La serie mondiale Supercross USA ha incoronato per la seconda volta Ryan Dungey, ma le assenze di Villopoto e Stewart hanno aperto nuovi scenari

Una stagione di grande cambiamento quella del Supercross USA che ha trovato in Ryan Dungey il filo della continuità. Già vincitore all’esordio nel 2010 il pilota della KTM era uno dei membri del gotha del supercross già nelle scorse stagioni. Quest’anno si è trovato il campo libero da due dei suoi più ostici rivali: Ryan Villopoto, portato dagli infortuni a chiudere la sua carriera nel mondiale MXGP e James Stewart fermato da una squalifica per doping per tutto il 2015.

Tuttavia la sua strada verso il titolo non è stata affatto semplice anche se la sua continuità ad altissimo livello lo ha portato a vincere il titolo con ben tre prove di anticipo. Dungey ha portato al successo la KTM con una striscia di quindici podi consecutivi ed una serie di vittorie nella parte centrale della stagione proprio quando i suoi principali avversari sono incappati in errori e conseguenti infortuni.

Il primo ad abbandonare la lotta è stato Ken Rokzen. Il giovane tedesco della Suzuki è stato autore di un avvio di campionato impressionante ma a Daytona è rimasto vittima di un infortunio che ha messo fine alla sua stagione indoor. Ken ha fatto vedere velocità e determinazione e sicuramente si candida ad un posto tra i protagonisti della prossima stagione. L’altro rivale in grado di contendere il titolo a Dungey poteva essere Tray Canard che, però, è uscito di scena poco dopo Rokzen. Il rosso di casa Honda ha velocità da vendere ma tra partenze infelici, infortuni e giornate sottotono non è andato oltre al sesto posto finale.
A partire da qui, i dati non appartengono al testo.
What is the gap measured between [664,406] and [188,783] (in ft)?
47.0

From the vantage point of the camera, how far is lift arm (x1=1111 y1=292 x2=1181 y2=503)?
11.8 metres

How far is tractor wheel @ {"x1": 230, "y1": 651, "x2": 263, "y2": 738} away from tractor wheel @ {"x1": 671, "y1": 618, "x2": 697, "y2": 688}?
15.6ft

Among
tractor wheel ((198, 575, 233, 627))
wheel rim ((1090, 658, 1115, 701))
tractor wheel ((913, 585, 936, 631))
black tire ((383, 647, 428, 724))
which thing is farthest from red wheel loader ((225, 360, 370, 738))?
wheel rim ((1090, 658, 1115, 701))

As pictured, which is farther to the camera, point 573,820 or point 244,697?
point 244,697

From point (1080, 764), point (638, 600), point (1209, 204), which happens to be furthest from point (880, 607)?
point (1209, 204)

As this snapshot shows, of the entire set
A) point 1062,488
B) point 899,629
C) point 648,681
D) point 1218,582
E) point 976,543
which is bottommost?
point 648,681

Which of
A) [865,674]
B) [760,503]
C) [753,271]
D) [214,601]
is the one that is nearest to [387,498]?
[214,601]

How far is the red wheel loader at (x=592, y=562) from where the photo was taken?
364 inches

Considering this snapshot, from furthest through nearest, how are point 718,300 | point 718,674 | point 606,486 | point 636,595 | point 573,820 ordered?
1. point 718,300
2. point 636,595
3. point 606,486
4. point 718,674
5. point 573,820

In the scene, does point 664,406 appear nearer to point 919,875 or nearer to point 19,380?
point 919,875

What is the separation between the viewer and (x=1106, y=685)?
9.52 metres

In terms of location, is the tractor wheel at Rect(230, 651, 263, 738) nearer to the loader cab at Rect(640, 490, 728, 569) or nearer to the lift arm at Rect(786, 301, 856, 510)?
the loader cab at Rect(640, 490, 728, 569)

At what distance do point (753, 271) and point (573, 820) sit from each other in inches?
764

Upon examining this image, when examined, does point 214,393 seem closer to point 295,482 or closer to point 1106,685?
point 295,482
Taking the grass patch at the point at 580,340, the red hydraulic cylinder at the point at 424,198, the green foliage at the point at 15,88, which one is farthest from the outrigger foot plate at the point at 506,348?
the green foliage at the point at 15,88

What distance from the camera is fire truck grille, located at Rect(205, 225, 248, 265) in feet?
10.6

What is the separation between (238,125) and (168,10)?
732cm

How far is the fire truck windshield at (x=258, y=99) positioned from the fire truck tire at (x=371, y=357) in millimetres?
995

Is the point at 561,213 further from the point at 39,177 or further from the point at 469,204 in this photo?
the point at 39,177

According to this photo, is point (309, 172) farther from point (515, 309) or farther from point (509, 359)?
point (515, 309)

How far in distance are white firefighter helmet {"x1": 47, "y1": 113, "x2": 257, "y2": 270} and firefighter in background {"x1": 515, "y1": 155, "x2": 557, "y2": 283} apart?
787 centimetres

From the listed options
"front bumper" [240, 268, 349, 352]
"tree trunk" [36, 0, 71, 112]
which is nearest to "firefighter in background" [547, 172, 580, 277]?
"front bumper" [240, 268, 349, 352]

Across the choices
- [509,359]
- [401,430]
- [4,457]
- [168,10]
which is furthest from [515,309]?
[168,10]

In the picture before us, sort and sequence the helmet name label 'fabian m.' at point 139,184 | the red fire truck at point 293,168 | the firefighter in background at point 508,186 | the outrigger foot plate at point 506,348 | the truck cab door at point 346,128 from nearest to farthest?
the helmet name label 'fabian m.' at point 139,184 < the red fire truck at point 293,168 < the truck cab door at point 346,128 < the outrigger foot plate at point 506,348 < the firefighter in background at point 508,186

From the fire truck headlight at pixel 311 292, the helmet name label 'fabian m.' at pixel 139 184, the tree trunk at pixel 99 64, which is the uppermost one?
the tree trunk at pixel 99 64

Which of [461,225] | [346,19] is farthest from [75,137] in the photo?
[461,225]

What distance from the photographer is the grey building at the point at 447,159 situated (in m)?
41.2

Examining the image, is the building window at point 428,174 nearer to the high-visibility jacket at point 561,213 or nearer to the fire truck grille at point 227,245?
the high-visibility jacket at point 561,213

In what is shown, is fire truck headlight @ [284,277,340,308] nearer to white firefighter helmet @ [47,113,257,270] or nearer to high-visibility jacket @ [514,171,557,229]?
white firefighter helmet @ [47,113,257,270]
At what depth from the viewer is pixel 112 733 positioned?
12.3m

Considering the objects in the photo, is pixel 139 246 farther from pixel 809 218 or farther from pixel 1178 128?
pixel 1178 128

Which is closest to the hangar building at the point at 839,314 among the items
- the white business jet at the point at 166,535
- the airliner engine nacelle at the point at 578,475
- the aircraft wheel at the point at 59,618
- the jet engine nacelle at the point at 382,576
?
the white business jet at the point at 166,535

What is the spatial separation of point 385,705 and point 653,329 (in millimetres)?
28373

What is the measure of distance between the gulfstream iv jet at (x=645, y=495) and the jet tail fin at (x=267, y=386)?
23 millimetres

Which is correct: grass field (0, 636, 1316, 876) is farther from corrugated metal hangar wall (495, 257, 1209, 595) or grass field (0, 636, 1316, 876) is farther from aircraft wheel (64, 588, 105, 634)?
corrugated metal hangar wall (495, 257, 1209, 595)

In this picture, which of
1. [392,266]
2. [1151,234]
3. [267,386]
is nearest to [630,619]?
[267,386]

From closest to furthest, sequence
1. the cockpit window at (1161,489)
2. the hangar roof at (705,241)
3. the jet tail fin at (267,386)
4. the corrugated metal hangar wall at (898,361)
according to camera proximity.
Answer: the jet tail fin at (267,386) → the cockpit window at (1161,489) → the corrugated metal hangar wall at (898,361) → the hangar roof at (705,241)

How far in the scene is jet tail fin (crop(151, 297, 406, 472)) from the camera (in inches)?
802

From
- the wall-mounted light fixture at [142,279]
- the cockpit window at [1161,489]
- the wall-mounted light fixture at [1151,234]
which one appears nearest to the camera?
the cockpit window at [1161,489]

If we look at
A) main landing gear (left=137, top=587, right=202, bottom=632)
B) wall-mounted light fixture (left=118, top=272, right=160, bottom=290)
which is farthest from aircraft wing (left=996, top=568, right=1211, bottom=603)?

In classifica dietro a Dungey troviamo infatti uno dei giovani più promettenti: Eli Tomac. Il talento di casa Honda ha impressionato per velocità ma ha ancora dei limiti sul fronte della continuità. Stesso discorso vale anche per il terzo della classifica ovvero Cole Seely. Il compagno di squadra di Canard ha capitalizzato al meglio nella stagione d’esordio e l’anno prossimo potrebbe dire la sua. Buono anche il debutto di Baggett che, senza il compagno di squadra Stewart e dopo il forfait di Rokzen, si è trovato a reggere le sorti della Suzuki. Anche in questo caso il talento non si discute ma l’impressione è che ancora manchi qualcosa per essere considerato un top rider.

Più talentuoso di Bagget sembra Jeson Anderson che, con la sua Husqvarna, è riuscito ad andare a podio nella gara d’esordio e che, soprattutto, è seguito da Aldon Baker ovvero il guru che seguiva Villopoto, Rokzen e adesso ha in cura Dungey.

Stagione da dimenticare per Yamaha e Kawasaki. Per la prima solo qualche sprazzo di Peick mentre Barcia non è riuscito ad esprimersi al livello che era lecito attendersi da lui. Ancora più dura la situazione in casa Kawasaki che, perso Villopoto, ha cercato in Millsaps una soluzione sul team ufficiale e in Reed una speranza sul versante privato. Il primo è stato licenziato sul finire della stagione per sostanze dopanti rivenute nel suo armadietto nel camion ma non è mai apparso in grado di inserirsi nella lotta di vertice e il secondo malgrado qualche sprazzo di grande guida non ha mantenuto le aspettative.

Sul versante Lites si sono visti due dominatori assoluti Cooper Webb e Marvin Musquin. Rimane il dubbio di cosa avrebbe potuto fare Adam Cianciarulo ma i due sono comunque talenti sopraffini tanto che il francese è già stato annunciato come compagno di squadra di Dungey per la prossima stagione. Domenica prossima andrà in scena l’ultimo atto al Sam Boyd Stadium di Los Angeles per quella che si annuncia essere una passerella prima dell’inizio della stagione outdoor dove ritroveremo la gran parte dei protagonisti impegnati nei veloci tracciati del serie National.